Weighted Sequential Bayesian Inference for Non-Stationary Linear Contextual Bandits
Nicklas Werge, Yi-Shan Wu, Abdullah Akgül, Melih Kandemir
TL;DR
This work tackles non-stationary linear contextual bandits by reframing the learning problem through Weighted Sequential Bayesian (WSB) inference, maintaining a tractable posterior over time-varying parameters $\theta_t$. A novel concentration inequality decomposes error into drift, noise, and a diminishing prior term, enabling principled uncertainty quantification and guiding three algorithms: WSB-LinUCB, WSB-RandLinUCB, and WSB-LinTS. The results show that these Bayesian methods achieve regret guarantees that match or improve upon WRLS-based approaches while preserving $O(d^2)$ per-round computation, making them attractive for online, long-horizon tasks. Empirical evaluations on synthetic non-stationary scenarios corroborate the theoretical findings, highlighting the practical impact of incorporating prior information and Bayesian updates in dynamic environments.
Abstract
We study non-stationary linear contextual bandits through the lens of sequential Bayesian inference. Whereas existing algorithms typically rely on the Weighted Regularized Least-Squares (WRLS) objective, we study Weighted Sequential Bayesian (WSB), which maintains a posterior distribution over the time-varying reward parameters.

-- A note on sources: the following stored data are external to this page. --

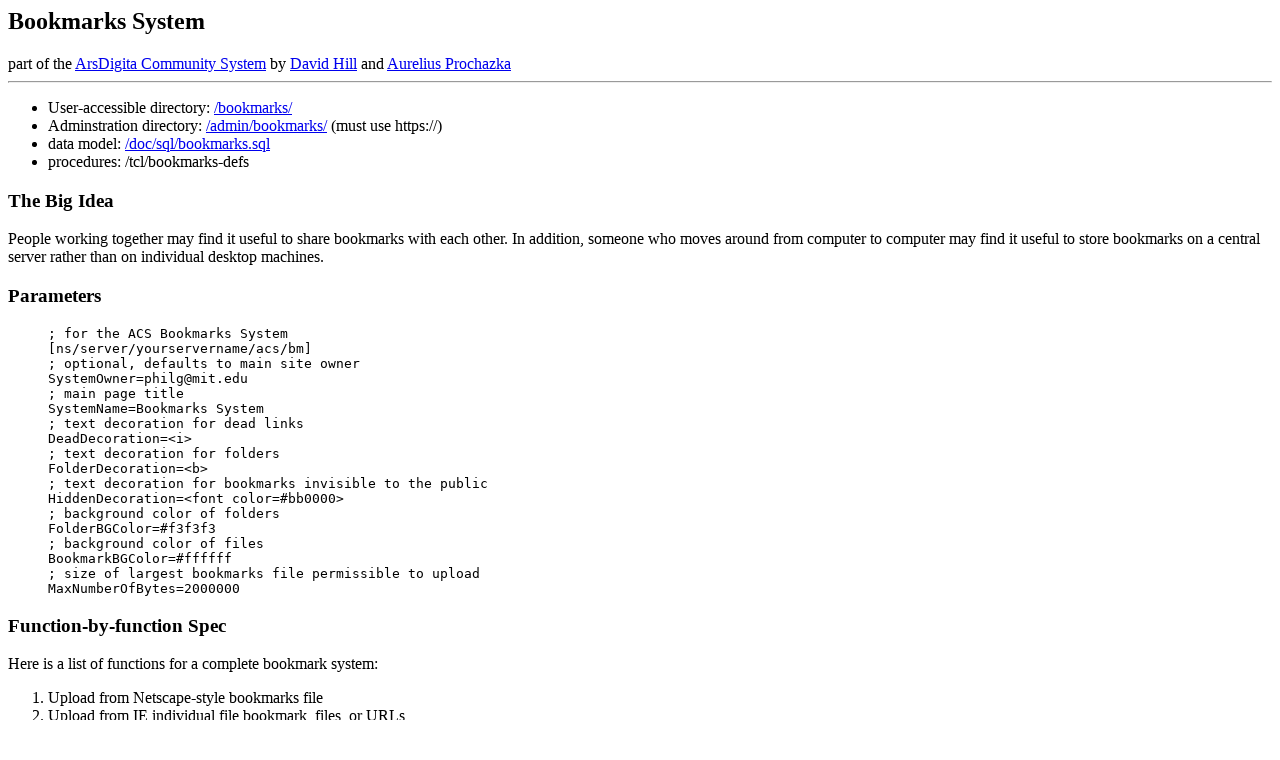

--- FILE ---
content_type: text/html
request_url: https://philip.greenspun.com/doc/bookmarks.html
body_size: 1952
content:
<html>
<!--AD_DND-->
<head>
<title>Bookmarks System</title>
</head>

<body bgcolor=#ffffff text=#000000>
<h2>Bookmarks System</h2>

part of the <a href="index">ArsDigita Community System</a>
by <a href="mailto:dh@caltech.edu">David Hill</a> and  <a href="http://aure.com/">Aurelius Prochazka</a>

<hr>

<ul>
<li> User-accessible directory: <a href="/bookmarks/">/bookmarks/</a>
<li> Adminstration directory: <a href="/admin/bookmarks/">/admin/bookmarks/</a> (must use https://)
<li> data model: <a href="/doc/sql/display-sql?url=/doc/sql/bookmarks.sql">/doc/sql/bookmarks.sql</a>
<li> procedures: /tcl/bookmarks-defs
</ul>

<h3> The Big Idea </h3>

People working together may find it useful to share bookmarks with each
other.  In addition, someone who moves around from computer to computer
may find it useful to store bookmarks on a central server rather than on
individual desktop machines.

<h3> Parameters</h3>

<blockquote>
<pre>
; for the ACS Bookmarks System
[ns/server/yourservername/acs/bm]
; optional, defaults to main site owner 
SystemOwner=philg@mit.edu
; main page title
SystemName=Bookmarks System
; text decoration for dead links
DeadDecoration=&lt;i&gt;
; text decoration for folders
FolderDecoration=&lt;b&gt;
; text decoration for bookmarks invisible to the public
HiddenDecoration=&lt;font color=#bb0000&gt;
; background color of folders
FolderBGColor=#f3f3f3
; background color of files
BookmarkBGColor=#ffffff
; size of largest bookmarks file permissible to upload
MaxNumberOfBytes=2000000
</pre>
</blockquote>

<h3> Function-by-function Spec </h3>

Here is a list of functions for a complete bookmark system:

<ol>
<li>Upload from Netscape-style bookmarks file
<li>Upload from IE individual file bookmark, files, or URLs
<li> Download (export) Bookmarks (i.e., show in Netscape form)
<li>Check URL on input
<li>Check URLs regularly or on demand
<li>Search bookmark URLs, titles, meta tags
<li>Organize bookmarks with folders (create folder, move bookmark, delete
folder)
<li>Spawn a small window in which to keep bookmarks
<p>
<li>List most popular URLs, hosts
<li>Allowing public viewing of a users bookmarks by others
</ol>
Some of these functions like importing and checking bookmarks can take a long time, so in this module there is extensive use of <code>ReturnHeaders ... ns_write "..."</code> which streams out to the user to show that progress is being made.
<p>

The idea of storing bookmarks on the Internet rather than on your hard
drive is not a new one.  Several sites already serve this purpose:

Our main contribution is a novel concentration inequality for WSB posteriors, which introduces a prior-dependent term that quantifies the influence of initial beliefs. We show that this influence decays over time and derive tractable upper bounds that make the result useful for both analysis and algorithm design. Building on WSB, we introduce three algorithms: WSB-LinUCB, WSB-RandLinUCB, and WSB-LinTS. We establish frequentist regret guarantees: WSB-LinUCB matches the best-known WRLS-based guarantees, while WSB-RandLinUCB and WSB-LinTS improve upon them, all while preserving the computational efficiency of WRLS-based algorithms.